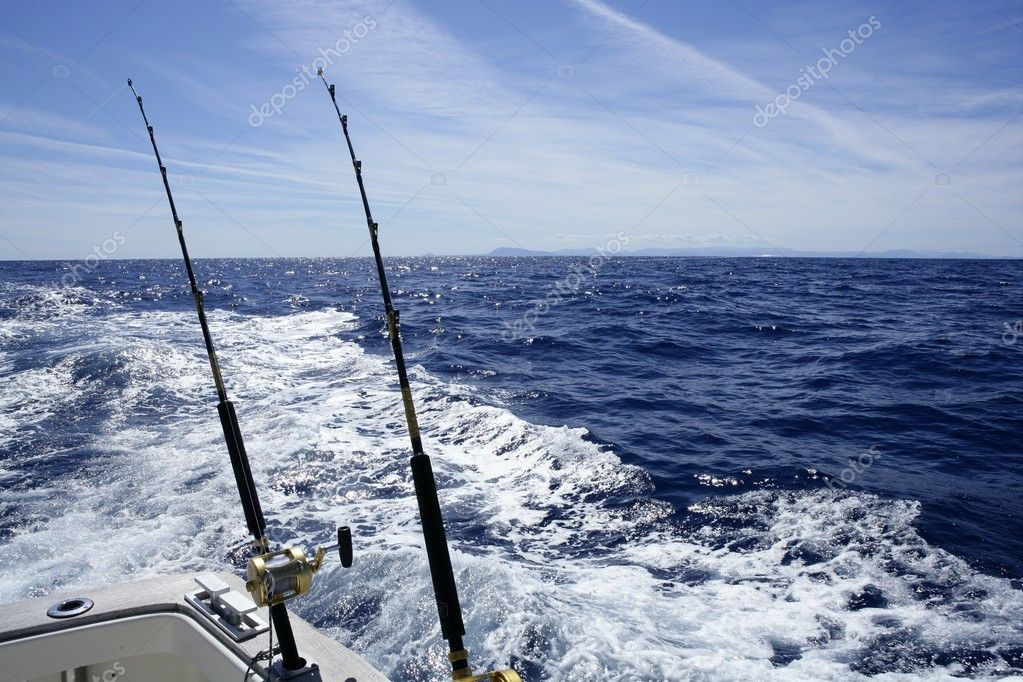 Fishing on the boat with trolling rod and reel.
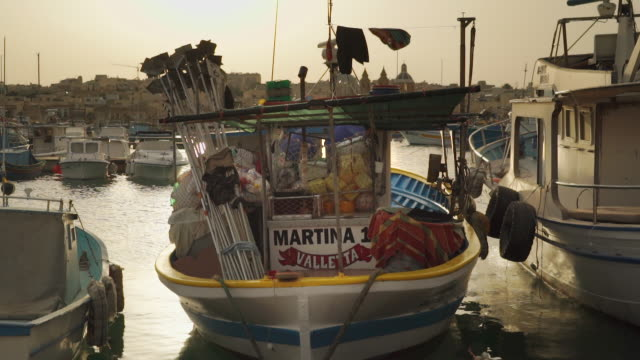stockvideo's en b-roll-footage met small fishing boat at sunset - malta - klein
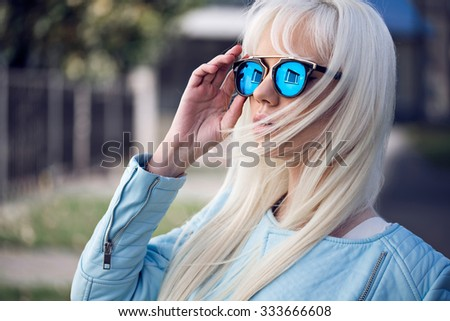 Beautiful girl in sunglasses outdoors - stock photo
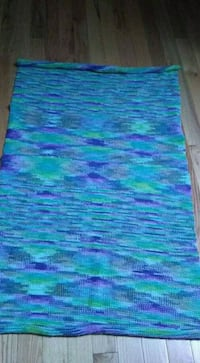 blue and green stripe textile
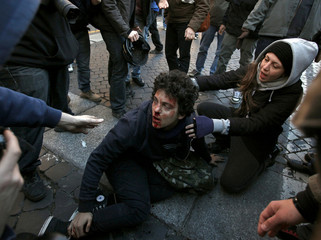 A demonstrator helps an injured fellow demonstrator during anti-government clashes near the parliament building in Rome
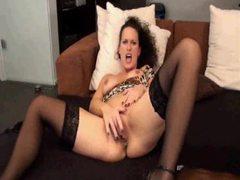 Slut in stockings masturbates with legs open tubes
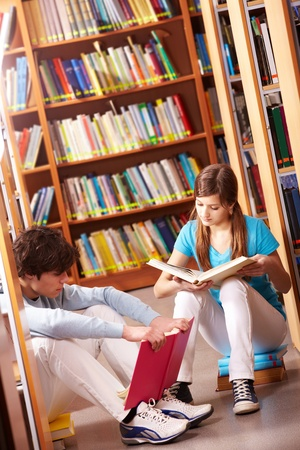 Portrait of teenage friends reading books in library photo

## EXERCISE PROMPT
Please restate the entries word for word, with all pictures left out.

## EXERCISE RESPONSE
 Fishing on the boat with trolling rod and reel.
stockvideo's en b-roll-footage met small fishing boat at sunset - malta - klein
 Beautiful girl in sunglasses outdoors - stock photo
 blue and green stripe textile
 A demonstrator helps an injured fellow demonstrator during anti-government clashes near the parliament building in Rome
 Slut in stockings masturbates with legs open tubes
 Portrait of teenage friends reading books in library photo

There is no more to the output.